Excerpted data section start

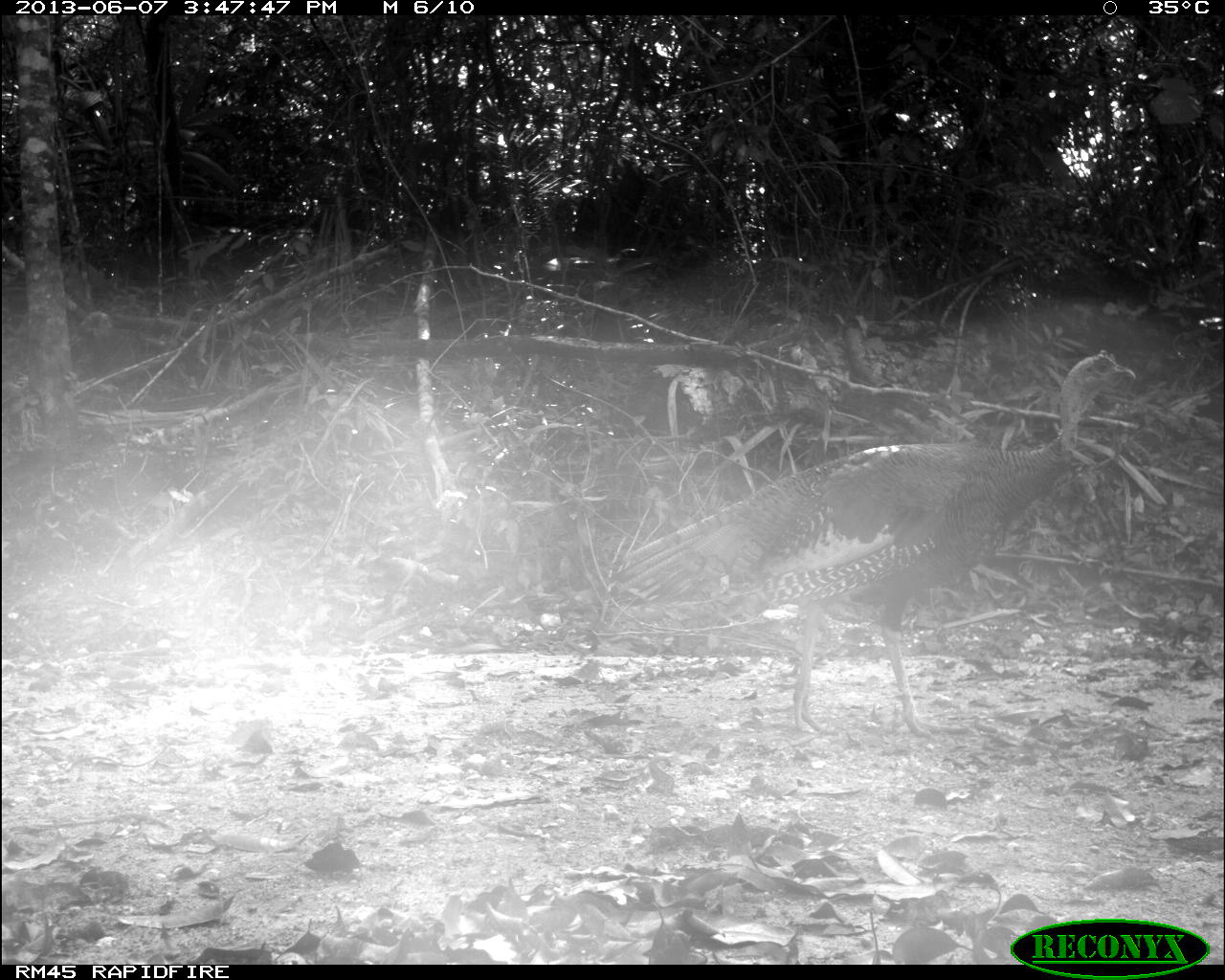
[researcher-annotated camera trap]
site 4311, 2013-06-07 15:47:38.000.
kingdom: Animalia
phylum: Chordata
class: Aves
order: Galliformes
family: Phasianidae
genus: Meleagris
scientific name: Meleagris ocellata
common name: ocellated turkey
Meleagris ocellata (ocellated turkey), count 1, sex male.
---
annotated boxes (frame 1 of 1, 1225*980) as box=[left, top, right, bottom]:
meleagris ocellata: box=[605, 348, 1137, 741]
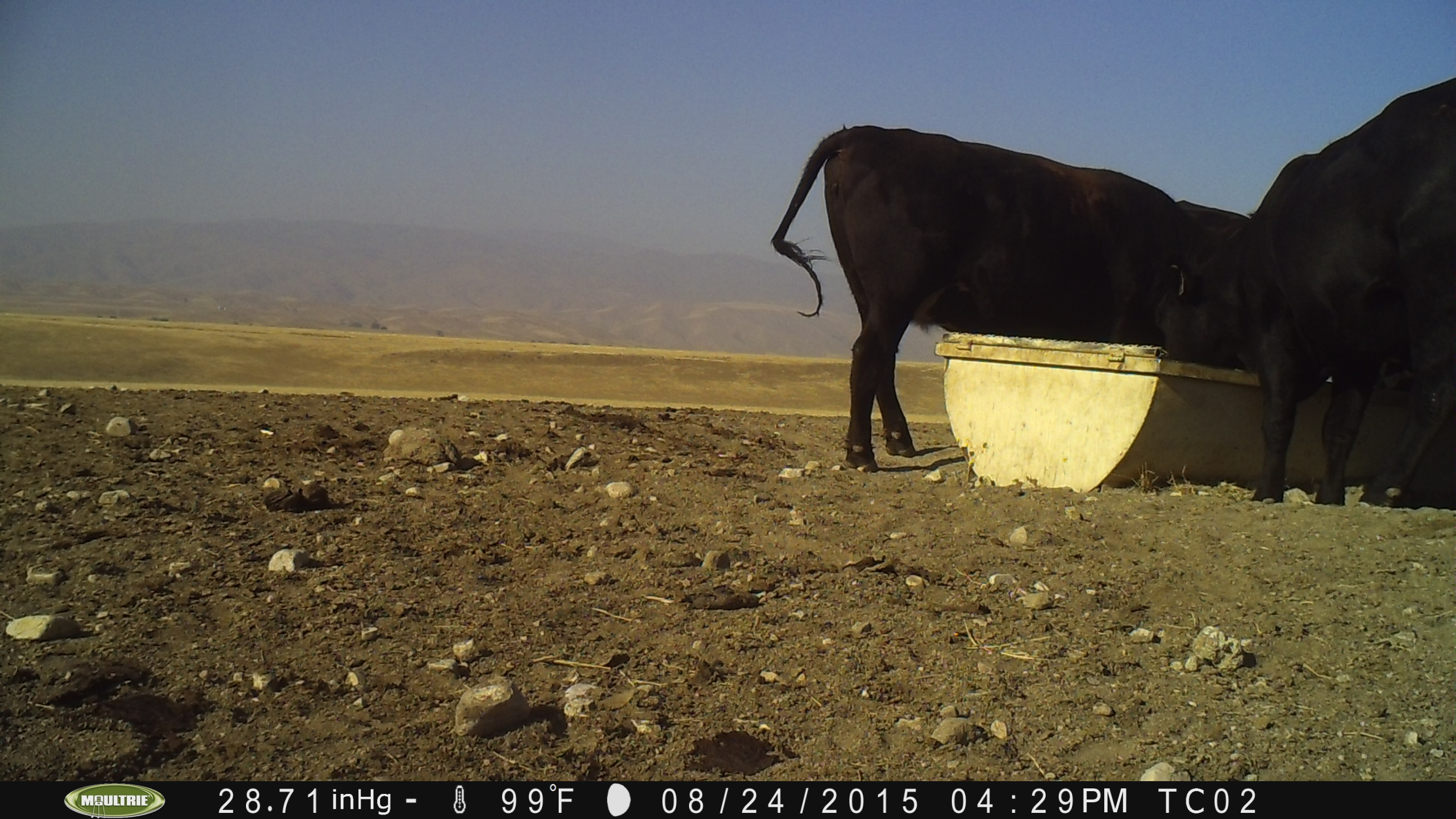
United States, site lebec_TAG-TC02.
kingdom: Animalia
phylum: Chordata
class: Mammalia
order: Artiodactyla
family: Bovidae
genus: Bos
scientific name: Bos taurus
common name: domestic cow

Excerpted data section end

## Instructions for the task
For this exercise, copy word for word the line that contains "class: Mammalia" and every line after it, ending with the last line of the entries above.

## Task response
class: Mammalia
order: Artiodactyla
family: Bovidae
genus: Bos
scientific name: Bos taurus
common name: domestic cow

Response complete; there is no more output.